**TASKS TO CARRY OUT**
1) In the microscopy passage, substitute "analytical techniques" for "characterization techniques" and reproduce the part that opens with "Martin also felt" and closes with "2011 to 2020.".
2) Write what comes next in the passage on the students' electron microscopy research, beginning after its final sentence.

Wilson, whose main research interests include understanding the microstructure and crystallography of metallic materials, became interested in TEM study because “it provided a way to see the things I wanted to see, to answer the questions I had about the very small scale things I wanted to know about.” She hopes to use the instrument to identify the interfacial mechanisms by which ~75 nanometer particles in her samples adhere to the larger particles in her feedstock for additive manufacturing. Understanding these interactions will provide insight into how engineers might be able to change the fraction of the nanometer particles to optimize performance.

"It's exciting to be part of a new collaboration,” said Wilson, who has also used scanning electron microscopy. “This is what science should be about, sharing knowledge and tools.”

Martin also felt “honored” to be one of the first students to participate in the program and “jumped” at the chance to use Ohio State’s TEMs. “This partnership really filled in some gaps of characterization techniques that were previously absent from the campus’s instrumentation,” he said. He has been interested in electron microscopy since his undergraduate days and owns four copies of Transmission Electron Microscopy: A Textbook for Material Science by David B. Williams and C. Barry Carter. Williams was the Dean of the College of Engineering at Ohio State University from 2011 to 2020.

Martin, who is primarily interested in carbon-based materials, hopes to use the instruments to effectively probe materials’ crystal structure and nanostructure. He is currently working with a carbon material that is a distinctive theoretical allotrope of carbon that has never been synthesized before and has proven to be difficult to characterize, due to the lack of protons and homogeneity. “Because of its lack of presence in literature and difficulty in characterizing via conventional means, I had to develop several digital models of my material and simulate its corresponding electron diffraction patterns,” he said. “Using these models alongside experimental electron diffraction, or SAED, I have been able to effectively characterize my material primarily based off the periodic spacings of placement of its atoms. So all in all, my research would not be what it is today without TEM as it is effectively the backbone of my research.” He hopes to better understand his material’s structure based on how electrons interact with or scatter from it.

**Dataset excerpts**

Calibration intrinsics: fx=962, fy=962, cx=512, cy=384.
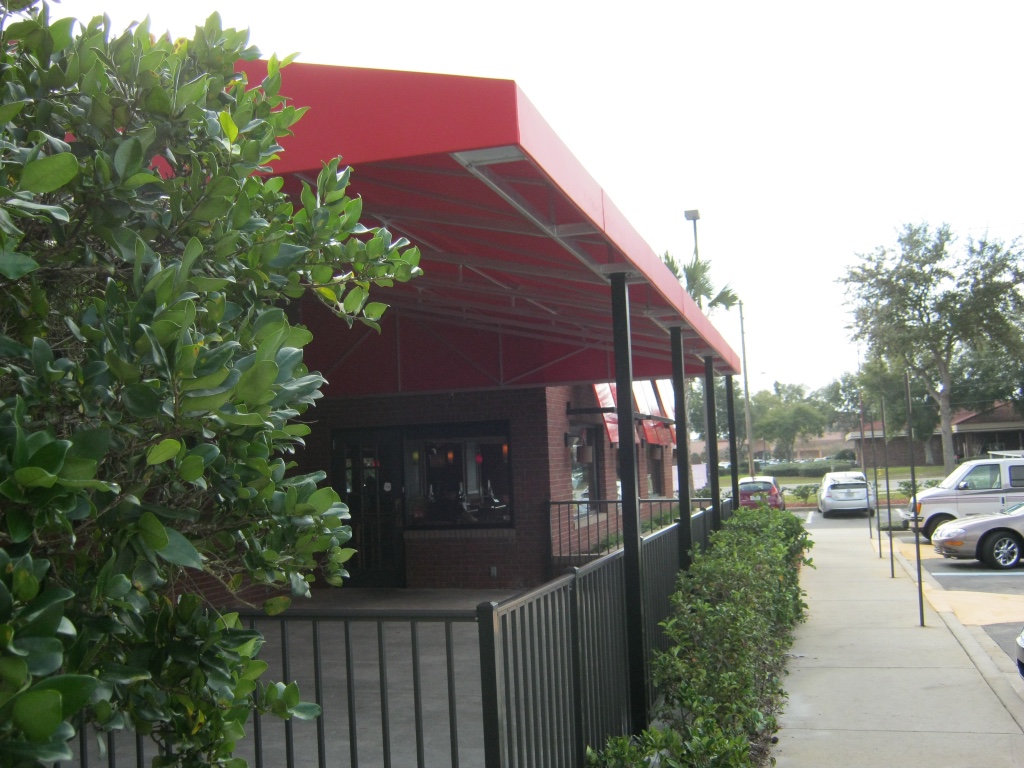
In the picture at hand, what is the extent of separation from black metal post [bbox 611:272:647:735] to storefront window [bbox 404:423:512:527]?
275 inches

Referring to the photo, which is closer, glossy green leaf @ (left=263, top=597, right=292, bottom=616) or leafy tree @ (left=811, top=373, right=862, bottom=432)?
glossy green leaf @ (left=263, top=597, right=292, bottom=616)

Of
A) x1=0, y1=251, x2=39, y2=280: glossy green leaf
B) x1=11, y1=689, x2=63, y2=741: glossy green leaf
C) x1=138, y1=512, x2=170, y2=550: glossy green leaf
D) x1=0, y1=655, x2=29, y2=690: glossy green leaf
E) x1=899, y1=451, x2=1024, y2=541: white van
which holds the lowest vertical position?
x1=899, y1=451, x2=1024, y2=541: white van

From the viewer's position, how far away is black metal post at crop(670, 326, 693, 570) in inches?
343

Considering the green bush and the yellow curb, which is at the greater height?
the green bush

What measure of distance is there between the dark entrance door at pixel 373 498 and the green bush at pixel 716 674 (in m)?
6.16

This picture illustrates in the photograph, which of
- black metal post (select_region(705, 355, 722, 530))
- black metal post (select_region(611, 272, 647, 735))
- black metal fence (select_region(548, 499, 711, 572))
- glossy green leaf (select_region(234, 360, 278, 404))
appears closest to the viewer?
glossy green leaf (select_region(234, 360, 278, 404))

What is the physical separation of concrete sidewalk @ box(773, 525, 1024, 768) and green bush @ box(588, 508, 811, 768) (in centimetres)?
51

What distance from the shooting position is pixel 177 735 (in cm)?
238

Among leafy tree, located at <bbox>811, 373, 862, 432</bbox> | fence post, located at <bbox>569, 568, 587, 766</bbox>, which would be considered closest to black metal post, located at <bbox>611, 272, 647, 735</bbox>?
fence post, located at <bbox>569, 568, 587, 766</bbox>

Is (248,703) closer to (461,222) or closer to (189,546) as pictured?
(189,546)

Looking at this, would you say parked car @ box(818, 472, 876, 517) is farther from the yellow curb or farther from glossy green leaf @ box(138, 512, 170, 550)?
glossy green leaf @ box(138, 512, 170, 550)

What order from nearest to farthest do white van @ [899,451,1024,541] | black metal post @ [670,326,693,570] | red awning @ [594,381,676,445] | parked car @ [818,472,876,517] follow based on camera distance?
black metal post @ [670,326,693,570], red awning @ [594,381,676,445], white van @ [899,451,1024,541], parked car @ [818,472,876,517]

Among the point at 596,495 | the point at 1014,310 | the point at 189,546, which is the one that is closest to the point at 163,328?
the point at 189,546

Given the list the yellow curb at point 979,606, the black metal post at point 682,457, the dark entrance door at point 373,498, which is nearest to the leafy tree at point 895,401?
the yellow curb at point 979,606
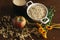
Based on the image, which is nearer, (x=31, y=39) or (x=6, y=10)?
(x=31, y=39)

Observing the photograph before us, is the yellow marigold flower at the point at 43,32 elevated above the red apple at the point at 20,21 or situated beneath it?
situated beneath

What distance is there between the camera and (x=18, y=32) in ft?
4.47

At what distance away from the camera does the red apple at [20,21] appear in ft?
4.44

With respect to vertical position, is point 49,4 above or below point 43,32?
above

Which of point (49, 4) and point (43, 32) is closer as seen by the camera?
point (43, 32)

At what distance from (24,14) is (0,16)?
0.14 meters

**RESPONSES TO THE EXERCISE**
1)
Martin also felt “honored” to be one of the first students to participate in the program and “jumped” at the chance to use Ohio State’s TEMs. “This partnership really filled in some gaps of analytical techniques that were previously absent from the campus’s instrumentation,” he said. He has been interested in electron microscopy since his undergraduate days and owns four copies of Transmission Electron Microscopy: A Textbook for Material Science by David B. Williams and C. Barry Carter. Williams was the Dean of the College of Engineering at Ohio State University from 2011 to 2020.

2)
Xu, whose lab research focuses on fullerenol, a spherical nanomaterial with 2 nm in diameter, pointed out that TEM is the only microscope capable of imaging his nanomaterials. While working with the instrument, he hopes to image and identify the elemental composition of his nanomaterials, as well as studying the uptake and localization of the nanomaterials inside of a cell. “We have been looking for a TEM to image our nanoparticles for a long time,” he said.

"I have been interested in TEM for a long time but never got a chance to use it,” said Xu. “This program offers me an opportunity to understand the working mechanism of TEM from very basic science and to actually operate the TEM to image samples. It is my pleasure to be in the first group of students to take part in the partnership.”

"The fact that these three students come from different departments, and have three different goals, highlights the versatility, value, and unique methods that the TEM makes possible,” said Carter.

During her PhD studies at Ohio State (2008-2012), Carter used several of the university’s TEMs, describing them as “some of the best in the country.” She never got to use most of the new instruments at CEMAS, having graduated six-months before the center was established at its new location on campus. She was inspired to start a partnership between the two universities because of an event that happened when she was a graduate student: a power outage at Wright Patterson Air Force Base damaged the facility’s TEM, so a temporary research station was set up to allow the base’s samples to be sent to Ohio State.